Suicide

Mar 10, 2010 18:05

This is an odd post for someone who hasn't said anything here in months, but I felt I need to say something somewhere.

I recently came across suicide being discussed online. It was part of a chain of comments about addiction sparked from Corey Haim's death. I will say nothing about addiction, something I have never personally experienced anyway, because it would be in poor taste and timing.

Suicide is an interesting subject for me. I used to think "good riddance" to those who killed themselves because they had committed the most selfish act imaginable. It took a very dramatic turn in my life to change my mind.

Many people who commit suicide are truly not in their right minds. And if one is truly not in their right mind, not just a little depressed, if they are truly chemically out of their mind, there is no escape in their eyes and all there is is pain. Been there. Other people? Just distant voices. I couldn't find meaning in them or believability or comfort because somehow it just didn't see real. I just felt trapped. I felt unbearable pain and the only escape seemed death. Life didn't seem to be a choice and control of my actions seemed almost impossible. I was watching the movie of my life but not in the director's chair. If you knew me then but weren't too close to me, then I didn't chase you away like I did the unlucky few to try to support me and maybe you saw a front or you sensed something was off balance. You probably didn't see me curled up in a ball in bed unable to get out and face the day because I could imagine nothing but death. I plotted my own death. I didn't tell my therapist because the minute you say you have a plan they take strong measures and I saw being committed as worse than death. Luckily I had a moment of clarity, a very brief moment of clarity, just enough to get me to seek the extra help I needed. Not everyone gets that moment of clarity.

Some people commit suicide out of a bad situation in life. Many commit suicide because of a bad combination of a mental health disorder and bad times in life. There is a reason that mental health disorders have death rates. The disorder can magnify anything and make it seem a 100 times worse than it actually is. Sometimes the bad feelings seem to come from nowhere at all. For me, those were the worst. That feeling of unbearable misery when everything should be fine. The lack of functionality and control could be signs of something serious going on and it's not something to be judged or taken lightly.
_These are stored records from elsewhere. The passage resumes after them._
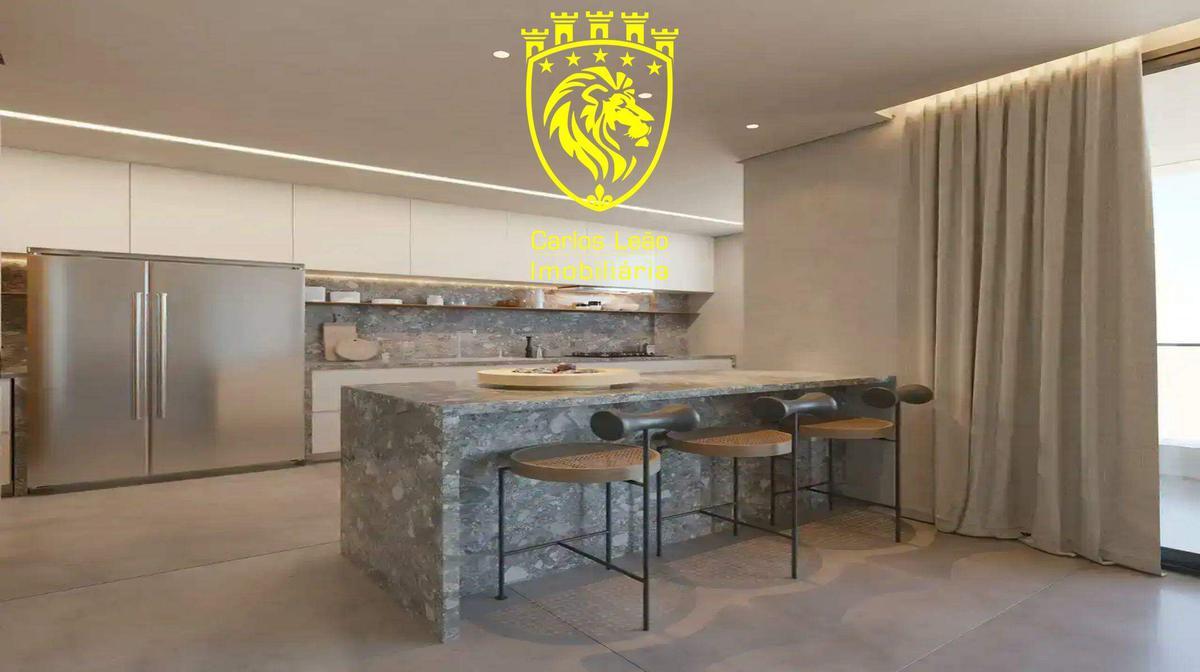 Andar, Ouro Preto, 4 Quartos, 2 Vagas, 2 Suítes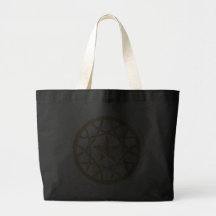 Hexen Amulett witch charm Tasche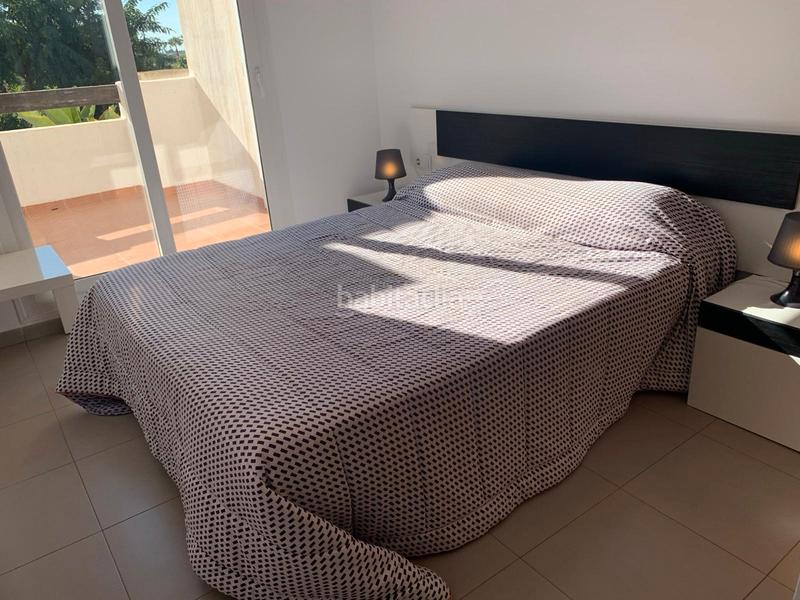 Foto cb4eee5d-a44c-41d8-95a8-78426461f08a. Location appartement avec chauffage dans Terrazas de la Torre Golf Torre - Pacheco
Thanks to the support of a few people who stuck by me when they should have run away to save themselves from the destruction that I brought, the proper medical attention and a lot of work on my part I am here today. The reality is that I will probably always need professionals to go to and I will always have to monitor myself for any changes and seek help from wherever I need it before I make a turn for the worse, but the fact is I'm here and I'm living a full and happy life again.